#### [Source document]
YSH vs. Shell Idioms

This is an informal, lightly-organized list of recommended idioms for the YSH language. Each section has snippets labeled No and Yes.

Table of Contents
Use Simple Word Evaluation to Avoid "Quoting Hell"
Substitute Variables
Splice Arrays
Explicitly Split, Glob, and Omit Empty Args
Iterate a Number of Times (Split Command Sub)
Avoid Ad Hoc Parsing and Splitting
More Strategies For Structured Data
The write Builtin Is Simpler Than printf and echo
Write an Arbitrary Line
Write Without a Newline
Write an Array of Lines
New Long Flags on the read builtin
Read a Line
Read a Whole File
Read Lines of a File
Read a Number of Bytes
Read Until \0 (consume find -print0)
YSH Enhancements to Builtins
Use shopt Instead of set
Use : When Mentioning Variable Names
Consider Using --long-flags
Use Blocks to Save and Restore Context
Do Something In Another Directory
Batch I/O
Temporarily Set Shell Options
Use the forkwait builtin for Subshells, not ()
Use the fork builtin for async, not &
Use Procs (Better Shell Functions)
Use Named Parameters Instead of $1, $2, ...
Use Named Varargs Instead of "$@"
Use "Out Params" instead of declare -n
Note: Procs Don't Mess With Their Callers
Use Modules
Relative Imports
Include Guards
Taskfile Pattern
Error Handling
Don't Use && Outside of if / while
Ignore an Error
Retrieve A Command's Status When errexit is On
Does a Builtin Or External Command Succeed?
Does a Function Succeed?
Does a Pipeline Succeed?
Does a Command With Process Subs Succeed?
Handle Errors in YSH Expressions
Test Boolean Statuses, like grep, diff, test
Use YSH Expressions, Initializations, and Assignments (var, setvar)
Initialize and Assign Strings and Integers
Expressions on Integers
Mutate Integers
Initialize and Assign Arrays
Initialize and Assign Dicts
Get Values From Arrays and Dicts
Conditions and Comparisons
Substituting Expressions in Words
Use Egg Expressions instead of Regexes
Test for a Match
Extract Submatches
Glob Matching
TODO
Distinguish Between Variables and Functions
Related Documents

Use Simple Word Evaluation to Avoid "Quoting Hell"

Substitute Variables

No:

local x='my song.mp3'
ls "$x"  # quotes required to avoid mangling

Yes:

var x = 'my song.mp3'
ls $x  # no quotes needed

Splice Arrays

No:

local myflags=( --all --long )
ls "${myflags[@]}" "$@"

Yes:

var myflags = :| --all --long |
ls @myflags @ARGV

Explicitly Split, Glob, and Omit Empty Args

YSH doesn't split arguments after variable expansion.

No:

local packages='python-dev gawk'
apt install $packages

Yes:

var packages = 'python-dev gawk'
apt install @[split(packages)]

Even better:

var packages = :| python-dev gawk |  # array literal
apt install @packages                # splice array

YSH doesn't glob after variable expansion.

No:

local pat='*.py'
echo $pat

Yes:

var pat = '*.py'
echo @[glob(pat)]   # explicit call

YSH doesn't omit unquoted words that evaluate to the empty string.

#### [Recorded data]
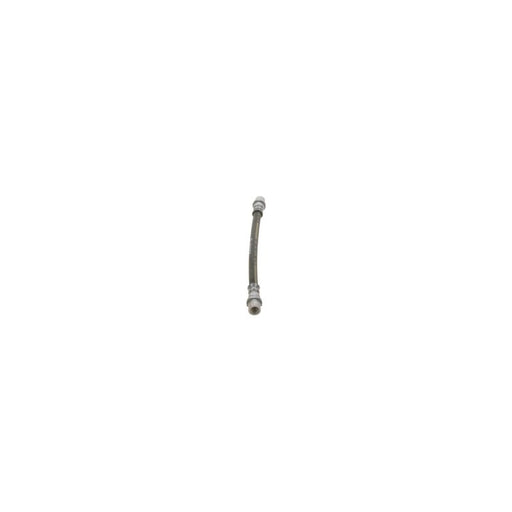 Bosch Brake Hydraulic Hose Line inner 1 987 476 402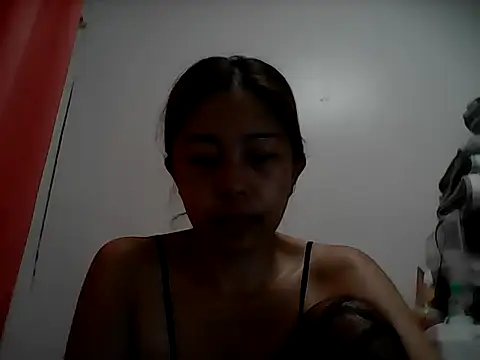 Shanskyy online show from 15, 6, 2026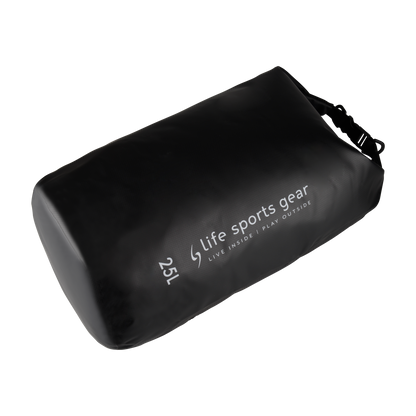 Sac étanche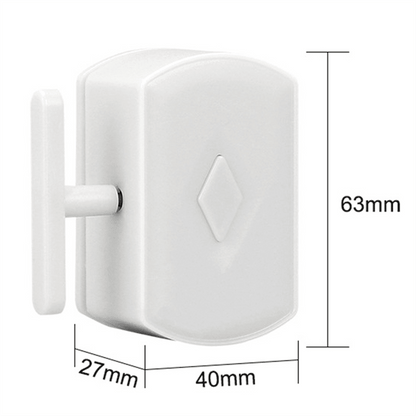 LAZYSWITCH Intelligent Wireless Light Switch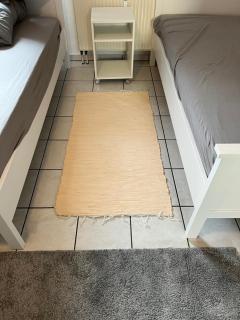 Wohnung Petridis - 1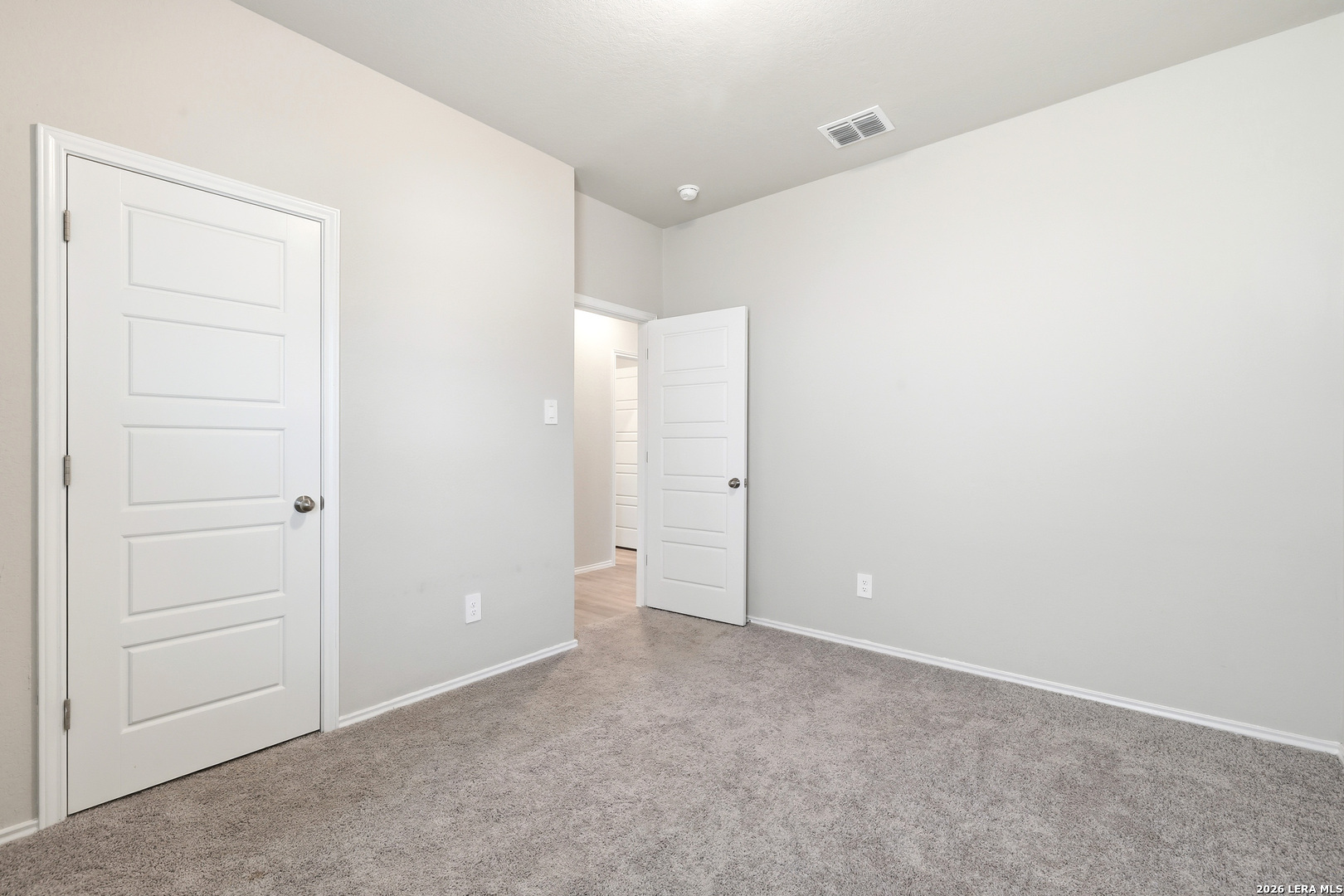 7334 Capricorn Way Converse TX 78109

#### [Check your understanding]
1. In the YSH idioms page, what two labels mark the code snippets in each section?
2. Continue the YSH idioms page from its final sentence.

#### [Answers for each item]
1. No and Yes.

2.
No:

local e=''
cp $e other $dest            # cp gets 2 args, not 3, in sh

Yes:

var e = ''
cp @[maybe(e)] other $dest   # explicit call

Iterate a Number of Times (Split Command Sub)

No:

local n=3
for x in $(seq $n); do  # No implicit splitting of unquoted words in YSH
  echo $x
done

OK:

var n = 3
for x in @(seq $n) {   # Explicit splitting
  echo $x
}

Better;

var n = 3
for x in (1 .. n+1) {  # Range, avoids external program
  echo $x
}

Note that {1..3} works in bash and YSH, but the numbers must be constant.

Avoid Ad Hoc Parsing and Splitting

In other words, avoid groveling through backslashes and spaces in shell.

Instead, emit and consume J8 Notation:

Custom parsing and serializing should be limited to "the edges" of your YSH programs.

More Strategies For Structured Data

The write Builtin Is Simpler Than printf and echo

Write an Arbitrary Line

No:

printf '%s\n' "$mystr"

Yes:

write -- $mystr

The write builtin accepts -- so it doesn't confuse flags and args.

Write Without a Newline

No:

echo -n "$mystr"  # breaks if mystr is -e

Yes:

write --end '' -- $mystr
write -n -- $mystr  # -n is an alias for --end ''

Write an Array of Lines

var myarray = :| one two three |
write -- @myarray

New Long Flags on the read builtin

Read a Line

No:

read line          # Mangles your backslashes!

Better:

read -r line       # Still messes with leading and trailing whitespace

IFS= read -r line  # OK, but doesn't work in YSH

Yes:

read --raw-line    # Gives you the line, without trailing \n

(Note that read --raw-line is still an unbuffered read, which means it slowly reads a byte at a time. We plan to add buffered reads as well.)

Read a Whole File

No:

read -d ''           # harder to read, easy to forget -r

Yes:

read --all           # sets $_reply
read --all (&myvar)  # sets $myvar

Read Lines of a File

No:

# The IFS= idiom doesn't work in YSH, because of dynamic scope!
while IFS= read -r line; do
  echo $line
done

Yes:

while read --raw-line {
  echo $_reply
}
# this reads a byte at a time, unbuffered, like shell

Yes:

for line in (stdin) {
  echo $line
}
# this reads buffered lines, which is much faster

Read a Number of Bytes

No:

read -n 3            # slow because it respects -d delim
                     # also strips whitespace

Better:

read -N 3            # good behavior, but easily confused with -n

Yes:

read --num-bytes 3           # sets $_reply
read --num-bytes 3 (&myvar)  # sets $myvar

Read Until \0 (consume find -print0)

No:

# Obscure syntax that bash accepts, but not other shells
read -r -d '' myvar

Yes:

read -0 (&myvar)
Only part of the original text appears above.